Anna recordaba muy bien las circunstancias en las que Joan le había pedido matrimonio. Había guerra, acababa de enviudar, estaba embarazada, el palacio de su marido había sido saqueado y quemado y los familiares de él la habían dejado en la ruina. Además, la pequeña nobleza napolitana le daba la espalda después de una imprudente declaración pública de amor de Joan hacia ella. Le había rechazado cuando supo que había sido precisamente él quien había matado a su marido. Pero Joan la convenció, con una tenaz insistencia, de que la muerte de su esposo fue un acto puramente de guerra, y supo seducirla con su amor y con la promesa de un brillante futuro entre libros para ella y su hijo.
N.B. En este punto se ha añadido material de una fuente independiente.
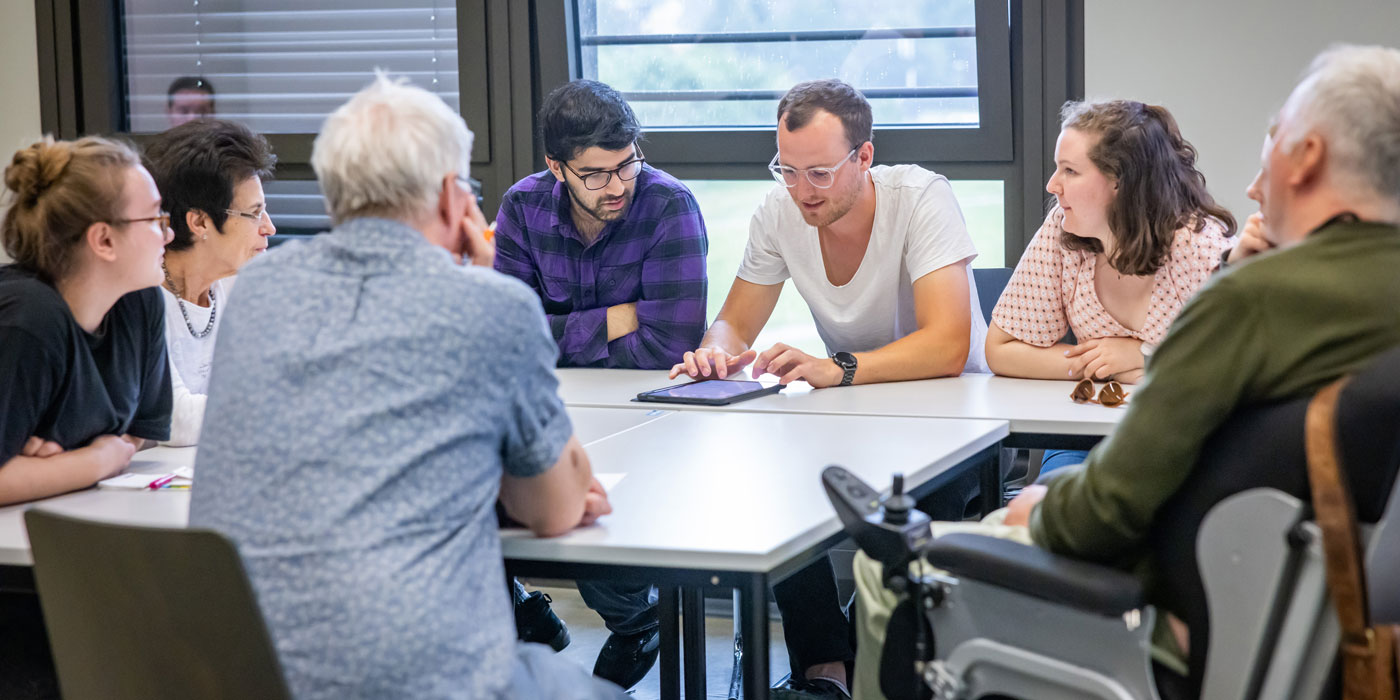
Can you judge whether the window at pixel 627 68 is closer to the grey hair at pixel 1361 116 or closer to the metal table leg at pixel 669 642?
the metal table leg at pixel 669 642

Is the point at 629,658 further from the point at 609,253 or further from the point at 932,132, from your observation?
the point at 932,132

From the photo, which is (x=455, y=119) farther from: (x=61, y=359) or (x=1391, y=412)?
(x=1391, y=412)

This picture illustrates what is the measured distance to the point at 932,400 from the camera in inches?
99.3

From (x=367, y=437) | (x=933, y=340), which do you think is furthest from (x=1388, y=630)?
(x=933, y=340)

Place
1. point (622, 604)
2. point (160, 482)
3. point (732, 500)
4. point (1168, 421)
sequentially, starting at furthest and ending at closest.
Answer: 1. point (622, 604)
2. point (160, 482)
3. point (732, 500)
4. point (1168, 421)

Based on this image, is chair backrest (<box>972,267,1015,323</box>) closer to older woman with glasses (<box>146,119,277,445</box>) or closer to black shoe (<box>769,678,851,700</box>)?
black shoe (<box>769,678,851,700</box>)

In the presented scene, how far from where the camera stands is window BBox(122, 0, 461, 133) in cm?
426

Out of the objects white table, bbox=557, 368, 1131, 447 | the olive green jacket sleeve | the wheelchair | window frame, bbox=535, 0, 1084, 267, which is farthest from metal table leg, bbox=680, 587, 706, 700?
window frame, bbox=535, 0, 1084, 267

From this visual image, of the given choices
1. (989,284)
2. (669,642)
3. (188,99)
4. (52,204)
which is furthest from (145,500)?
(188,99)

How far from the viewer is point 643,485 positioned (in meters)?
1.82

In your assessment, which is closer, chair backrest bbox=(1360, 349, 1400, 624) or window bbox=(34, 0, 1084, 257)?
chair backrest bbox=(1360, 349, 1400, 624)

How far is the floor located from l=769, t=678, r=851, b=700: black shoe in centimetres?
41

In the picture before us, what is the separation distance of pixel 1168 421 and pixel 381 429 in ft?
2.83

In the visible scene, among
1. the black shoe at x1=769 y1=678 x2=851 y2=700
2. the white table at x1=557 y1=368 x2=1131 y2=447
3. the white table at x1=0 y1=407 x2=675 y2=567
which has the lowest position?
the black shoe at x1=769 y1=678 x2=851 y2=700
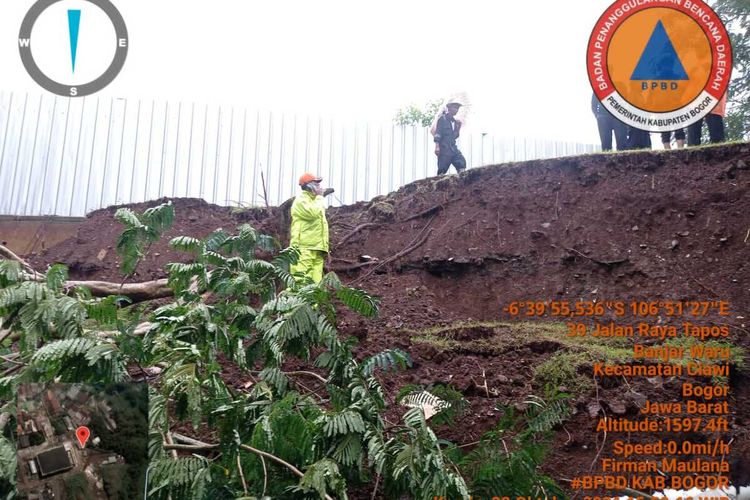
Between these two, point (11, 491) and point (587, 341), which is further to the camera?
point (587, 341)

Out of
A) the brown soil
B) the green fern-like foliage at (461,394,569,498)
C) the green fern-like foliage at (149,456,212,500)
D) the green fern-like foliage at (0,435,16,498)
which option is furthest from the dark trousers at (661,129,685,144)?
the green fern-like foliage at (0,435,16,498)

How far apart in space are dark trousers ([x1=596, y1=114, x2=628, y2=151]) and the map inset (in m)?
9.12

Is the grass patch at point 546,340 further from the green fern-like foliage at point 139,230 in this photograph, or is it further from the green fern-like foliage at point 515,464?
the green fern-like foliage at point 139,230

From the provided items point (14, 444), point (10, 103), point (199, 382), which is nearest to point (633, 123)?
point (199, 382)

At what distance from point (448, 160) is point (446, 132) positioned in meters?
0.49

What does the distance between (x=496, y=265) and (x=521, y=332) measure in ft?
7.45

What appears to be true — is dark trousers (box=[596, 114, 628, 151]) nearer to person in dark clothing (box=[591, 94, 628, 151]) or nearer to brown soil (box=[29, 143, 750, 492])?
person in dark clothing (box=[591, 94, 628, 151])

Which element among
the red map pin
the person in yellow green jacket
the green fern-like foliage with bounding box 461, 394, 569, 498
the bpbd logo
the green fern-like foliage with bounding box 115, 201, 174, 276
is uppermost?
the bpbd logo

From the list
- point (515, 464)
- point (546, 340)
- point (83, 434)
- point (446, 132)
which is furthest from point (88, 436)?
point (446, 132)

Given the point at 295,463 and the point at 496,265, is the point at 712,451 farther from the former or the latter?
the point at 496,265

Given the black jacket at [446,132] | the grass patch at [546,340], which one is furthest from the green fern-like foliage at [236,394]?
the black jacket at [446,132]

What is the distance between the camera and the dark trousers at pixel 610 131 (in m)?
9.66

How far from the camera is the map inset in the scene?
1884 mm

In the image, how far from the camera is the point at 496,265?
28.7 feet
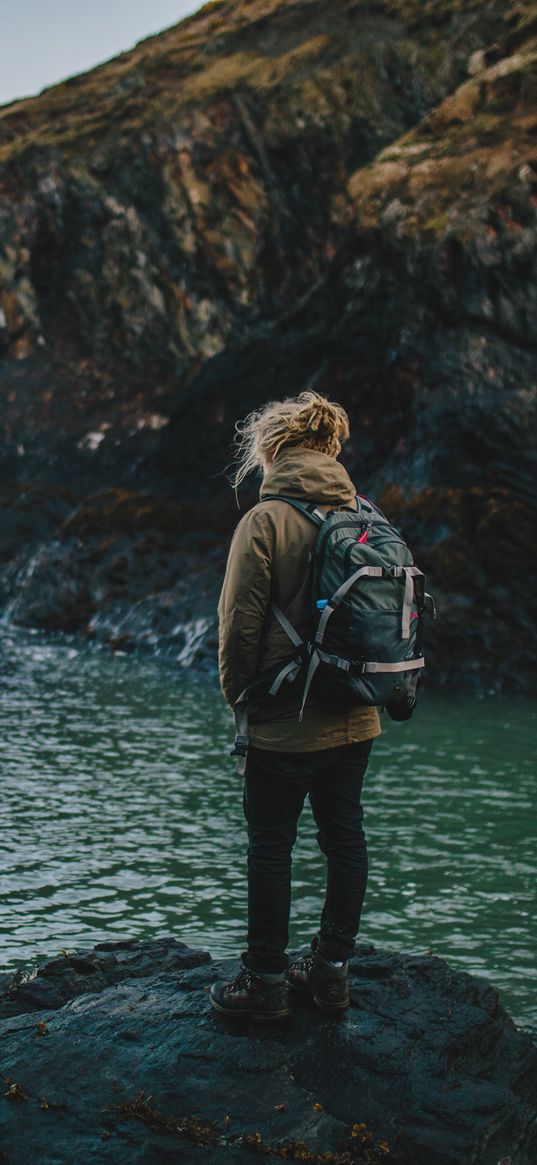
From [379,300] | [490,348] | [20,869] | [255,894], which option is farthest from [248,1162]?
[379,300]

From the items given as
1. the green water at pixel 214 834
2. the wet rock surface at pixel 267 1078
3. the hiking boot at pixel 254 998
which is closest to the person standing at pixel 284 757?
the hiking boot at pixel 254 998

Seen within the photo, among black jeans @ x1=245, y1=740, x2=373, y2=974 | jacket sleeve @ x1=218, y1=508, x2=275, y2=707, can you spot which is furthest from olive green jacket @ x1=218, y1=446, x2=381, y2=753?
black jeans @ x1=245, y1=740, x2=373, y2=974

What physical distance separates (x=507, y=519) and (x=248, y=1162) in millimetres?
21687

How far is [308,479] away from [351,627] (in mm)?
817

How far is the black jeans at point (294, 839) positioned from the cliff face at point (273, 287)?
18.1 meters

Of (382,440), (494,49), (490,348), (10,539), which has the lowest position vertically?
(10,539)

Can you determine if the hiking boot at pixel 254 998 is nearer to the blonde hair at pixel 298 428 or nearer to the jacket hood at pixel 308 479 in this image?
the jacket hood at pixel 308 479

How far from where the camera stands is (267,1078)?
203 inches

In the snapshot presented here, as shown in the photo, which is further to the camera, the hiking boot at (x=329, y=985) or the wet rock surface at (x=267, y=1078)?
the hiking boot at (x=329, y=985)

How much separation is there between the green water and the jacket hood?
417 cm

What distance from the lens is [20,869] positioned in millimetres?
11438

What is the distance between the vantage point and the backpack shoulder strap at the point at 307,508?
18.9ft

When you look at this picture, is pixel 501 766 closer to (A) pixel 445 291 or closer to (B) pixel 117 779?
(B) pixel 117 779

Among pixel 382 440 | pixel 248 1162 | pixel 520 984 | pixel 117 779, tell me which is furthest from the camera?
pixel 382 440
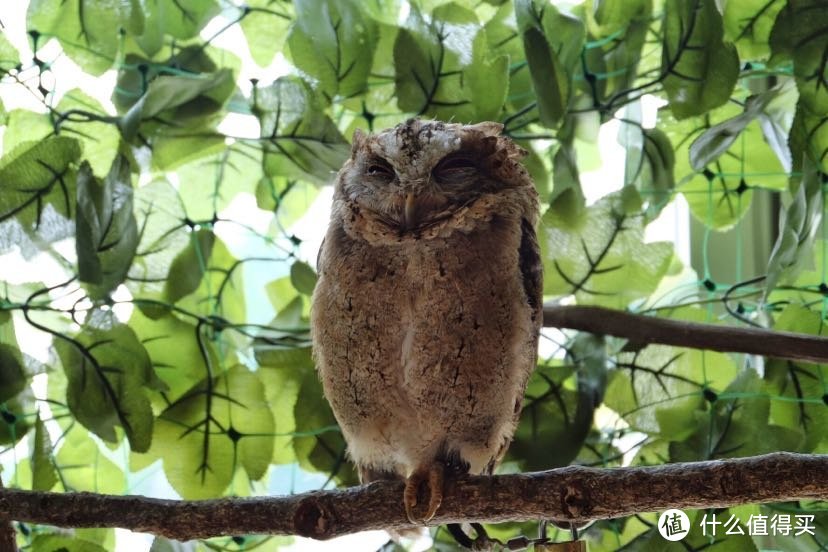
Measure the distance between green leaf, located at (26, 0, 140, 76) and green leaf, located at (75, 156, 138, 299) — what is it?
0.78 feet

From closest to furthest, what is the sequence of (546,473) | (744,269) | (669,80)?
(546,473) < (669,80) < (744,269)

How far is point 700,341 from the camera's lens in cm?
122

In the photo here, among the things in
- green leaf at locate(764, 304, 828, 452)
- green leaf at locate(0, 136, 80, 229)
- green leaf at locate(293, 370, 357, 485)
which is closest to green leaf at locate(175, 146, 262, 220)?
green leaf at locate(0, 136, 80, 229)

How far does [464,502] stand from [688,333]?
1.72 feet

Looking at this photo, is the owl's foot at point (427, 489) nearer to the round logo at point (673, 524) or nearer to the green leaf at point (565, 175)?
the round logo at point (673, 524)

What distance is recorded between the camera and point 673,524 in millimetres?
1119

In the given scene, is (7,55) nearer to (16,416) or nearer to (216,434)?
(16,416)

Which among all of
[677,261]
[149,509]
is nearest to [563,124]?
[677,261]

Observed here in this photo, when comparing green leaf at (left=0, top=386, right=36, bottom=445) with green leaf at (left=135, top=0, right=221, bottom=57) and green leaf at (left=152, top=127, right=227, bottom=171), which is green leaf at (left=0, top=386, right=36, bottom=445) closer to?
green leaf at (left=152, top=127, right=227, bottom=171)

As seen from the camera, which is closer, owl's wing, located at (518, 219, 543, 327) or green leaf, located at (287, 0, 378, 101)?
owl's wing, located at (518, 219, 543, 327)

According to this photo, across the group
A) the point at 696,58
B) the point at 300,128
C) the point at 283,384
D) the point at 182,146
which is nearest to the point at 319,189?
the point at 300,128

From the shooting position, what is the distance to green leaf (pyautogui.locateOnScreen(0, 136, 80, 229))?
3.90 feet

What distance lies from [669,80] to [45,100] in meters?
1.03

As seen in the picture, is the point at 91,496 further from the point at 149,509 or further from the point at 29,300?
the point at 29,300
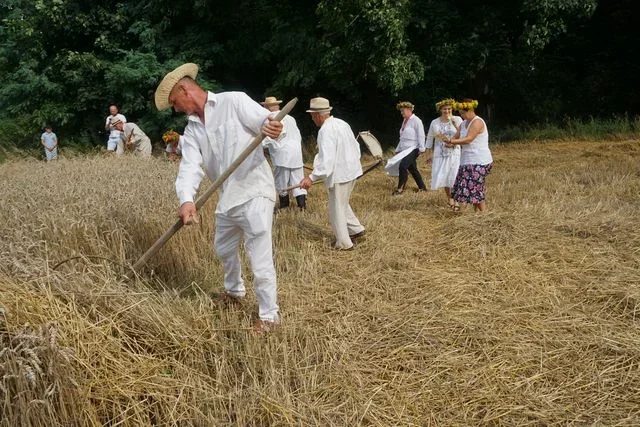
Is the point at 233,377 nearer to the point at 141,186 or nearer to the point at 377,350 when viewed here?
the point at 377,350

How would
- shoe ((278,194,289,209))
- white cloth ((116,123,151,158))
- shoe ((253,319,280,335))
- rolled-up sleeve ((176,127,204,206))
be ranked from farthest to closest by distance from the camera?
1. white cloth ((116,123,151,158))
2. shoe ((278,194,289,209))
3. rolled-up sleeve ((176,127,204,206))
4. shoe ((253,319,280,335))

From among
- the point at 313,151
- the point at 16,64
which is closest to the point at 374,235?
the point at 313,151

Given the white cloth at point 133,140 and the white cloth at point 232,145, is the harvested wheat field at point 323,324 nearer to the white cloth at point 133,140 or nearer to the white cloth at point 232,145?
the white cloth at point 232,145

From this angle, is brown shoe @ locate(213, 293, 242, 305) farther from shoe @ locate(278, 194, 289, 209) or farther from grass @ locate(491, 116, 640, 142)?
grass @ locate(491, 116, 640, 142)

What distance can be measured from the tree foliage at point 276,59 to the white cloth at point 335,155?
760 centimetres

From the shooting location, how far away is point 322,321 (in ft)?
11.9

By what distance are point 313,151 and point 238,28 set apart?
4.61 meters

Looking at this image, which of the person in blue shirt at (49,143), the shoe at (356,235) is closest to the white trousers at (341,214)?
the shoe at (356,235)

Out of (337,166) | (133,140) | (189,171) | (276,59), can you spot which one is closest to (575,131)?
(276,59)

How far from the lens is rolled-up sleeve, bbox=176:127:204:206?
339 centimetres

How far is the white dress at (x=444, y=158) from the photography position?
730 cm

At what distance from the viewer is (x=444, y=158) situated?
7.46m

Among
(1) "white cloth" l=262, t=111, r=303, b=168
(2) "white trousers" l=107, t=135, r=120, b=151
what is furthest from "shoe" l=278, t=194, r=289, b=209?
(2) "white trousers" l=107, t=135, r=120, b=151

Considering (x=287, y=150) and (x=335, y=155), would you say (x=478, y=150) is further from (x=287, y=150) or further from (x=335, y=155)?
(x=287, y=150)
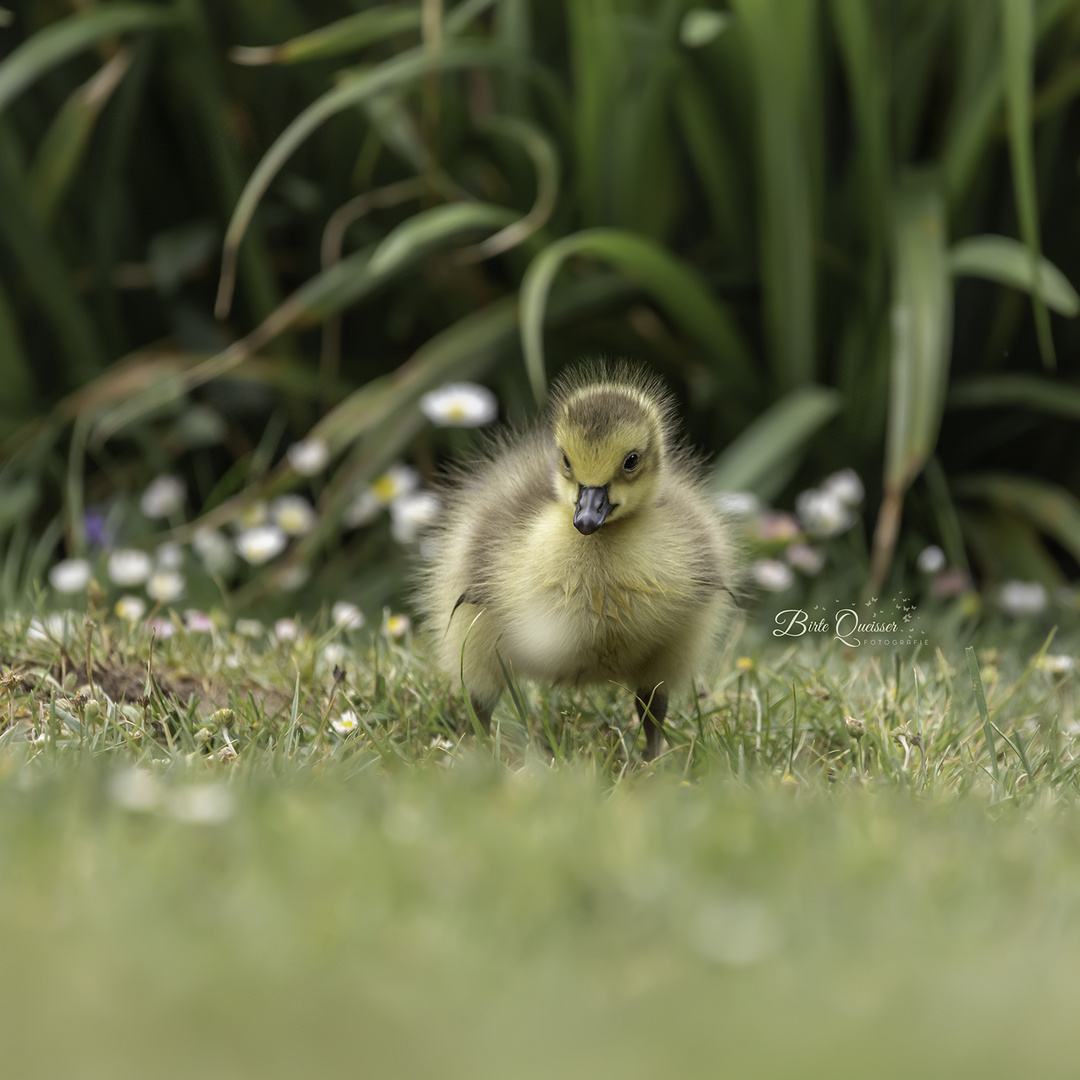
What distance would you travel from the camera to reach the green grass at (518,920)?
1141mm

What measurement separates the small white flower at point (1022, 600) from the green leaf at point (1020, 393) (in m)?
0.54

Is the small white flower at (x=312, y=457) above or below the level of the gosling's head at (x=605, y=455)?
below

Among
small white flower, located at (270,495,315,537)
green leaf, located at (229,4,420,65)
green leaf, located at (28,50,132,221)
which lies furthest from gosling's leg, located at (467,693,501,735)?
green leaf, located at (28,50,132,221)

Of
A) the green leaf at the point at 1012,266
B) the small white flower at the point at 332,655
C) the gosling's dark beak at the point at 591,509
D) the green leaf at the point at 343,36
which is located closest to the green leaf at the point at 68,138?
the green leaf at the point at 343,36

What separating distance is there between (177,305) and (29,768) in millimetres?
2946

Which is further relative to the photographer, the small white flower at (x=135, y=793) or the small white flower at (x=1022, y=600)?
the small white flower at (x=1022, y=600)

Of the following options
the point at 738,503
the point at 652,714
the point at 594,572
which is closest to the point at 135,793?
the point at 594,572

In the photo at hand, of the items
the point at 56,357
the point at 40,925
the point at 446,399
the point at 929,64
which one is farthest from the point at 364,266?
the point at 40,925

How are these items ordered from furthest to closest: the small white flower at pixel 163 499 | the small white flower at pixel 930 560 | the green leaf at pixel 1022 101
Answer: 1. the small white flower at pixel 163 499
2. the small white flower at pixel 930 560
3. the green leaf at pixel 1022 101

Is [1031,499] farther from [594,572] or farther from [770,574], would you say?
Result: [594,572]

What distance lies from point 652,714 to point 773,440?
146 centimetres

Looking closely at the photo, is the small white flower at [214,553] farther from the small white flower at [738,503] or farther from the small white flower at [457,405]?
the small white flower at [738,503]

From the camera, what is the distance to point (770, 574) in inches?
132

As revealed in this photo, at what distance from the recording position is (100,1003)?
1.16m
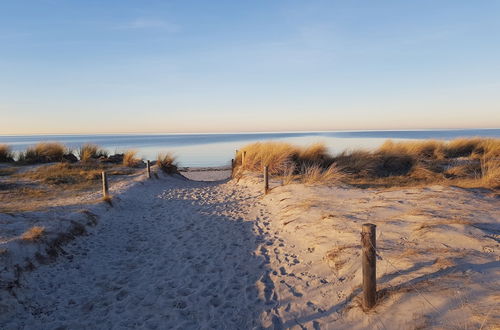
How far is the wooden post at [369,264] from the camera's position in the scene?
11.7ft

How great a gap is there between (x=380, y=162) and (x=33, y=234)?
14040mm

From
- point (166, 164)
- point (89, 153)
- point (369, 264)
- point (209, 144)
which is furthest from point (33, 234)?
point (209, 144)

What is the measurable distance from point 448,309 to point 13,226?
758 cm

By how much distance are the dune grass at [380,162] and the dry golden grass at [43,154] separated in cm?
1225

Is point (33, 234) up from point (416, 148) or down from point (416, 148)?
down

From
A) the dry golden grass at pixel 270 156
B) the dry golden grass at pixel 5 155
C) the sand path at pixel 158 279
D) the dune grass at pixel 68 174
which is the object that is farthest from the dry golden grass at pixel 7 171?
the dry golden grass at pixel 270 156

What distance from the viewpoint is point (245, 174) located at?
15.3m

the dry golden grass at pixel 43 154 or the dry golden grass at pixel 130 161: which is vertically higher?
the dry golden grass at pixel 43 154

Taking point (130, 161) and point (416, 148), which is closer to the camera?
point (416, 148)

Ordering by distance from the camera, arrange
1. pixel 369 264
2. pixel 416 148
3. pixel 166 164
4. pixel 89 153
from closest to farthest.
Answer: pixel 369 264, pixel 416 148, pixel 166 164, pixel 89 153

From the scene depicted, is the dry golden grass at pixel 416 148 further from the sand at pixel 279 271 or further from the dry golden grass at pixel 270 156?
the sand at pixel 279 271

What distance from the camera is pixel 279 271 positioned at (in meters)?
5.45

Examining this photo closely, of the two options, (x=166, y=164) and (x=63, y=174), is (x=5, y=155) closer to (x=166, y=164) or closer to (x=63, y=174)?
(x=63, y=174)

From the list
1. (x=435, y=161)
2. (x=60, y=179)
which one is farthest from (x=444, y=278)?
(x=60, y=179)
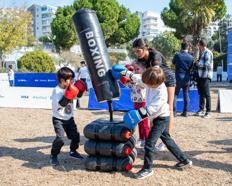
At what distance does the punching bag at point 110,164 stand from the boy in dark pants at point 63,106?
57 cm

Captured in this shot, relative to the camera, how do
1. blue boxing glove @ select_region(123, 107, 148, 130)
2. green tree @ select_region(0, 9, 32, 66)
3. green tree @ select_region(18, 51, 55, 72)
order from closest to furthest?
blue boxing glove @ select_region(123, 107, 148, 130) → green tree @ select_region(18, 51, 55, 72) → green tree @ select_region(0, 9, 32, 66)

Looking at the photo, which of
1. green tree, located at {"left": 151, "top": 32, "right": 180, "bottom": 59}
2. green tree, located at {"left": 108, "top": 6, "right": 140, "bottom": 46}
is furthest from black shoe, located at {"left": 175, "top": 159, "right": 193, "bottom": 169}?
green tree, located at {"left": 151, "top": 32, "right": 180, "bottom": 59}

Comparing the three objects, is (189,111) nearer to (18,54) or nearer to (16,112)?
(16,112)

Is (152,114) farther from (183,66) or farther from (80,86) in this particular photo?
(183,66)

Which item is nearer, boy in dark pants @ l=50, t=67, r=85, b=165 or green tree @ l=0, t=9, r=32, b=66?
boy in dark pants @ l=50, t=67, r=85, b=165

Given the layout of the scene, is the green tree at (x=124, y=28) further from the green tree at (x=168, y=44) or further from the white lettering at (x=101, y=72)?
the white lettering at (x=101, y=72)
Y hasta el momento había cumplido sobradamente su palabra.
—Le quiero.
—Ya os he dicho que eso es una tontería —respondía la fogosa princesa—. ¿Os habéis fijado en cómo os miran los hombres? Seguro que sí. Gozad de su admiración ahora que sois joven, que ya tendréis tiempo de recataros cuando os arruguéis. Buscaos un amante interesante.
—¡Por Dios, Sancha! —contestaba Anna escandalizada—. No sabéis lo que decís.
Sancha reía echando su negra melena hacia atrás y elevando la barbilla.
—¿Me decís que no sé lo que es un amante?
—Somos distintas.
—No tenéis por qué acostaros si sois tan casta. Pero no hay nada de malo en que permitáis que los hombres os admiren. Claro que ellos quieren consumar, pero vos sois dueña de detener el juego donde os plazca. Tenéis la clase y el estilo para manejar cualquier situación. Dejad que os adulen, que os deseen con la mirada. ¡Gozad de la vida como una buena napolitana!
—No todas las napolitanas coquetean.
—Pero su princesa sí —concluía Sancha riendo.
Aquellas conversaciones se habían repetido y Anna empezaba a pensar que no había nada malo en sonreír y en acercarse un poco más o en mantener una mirada. Ciertamente gozaba de la admiración que causaba y pronto observó que los varones la preferían a ella antes que a la exuberante princesa. Aquella competición secreta, que iba ganando, la halagaba en grado sumo.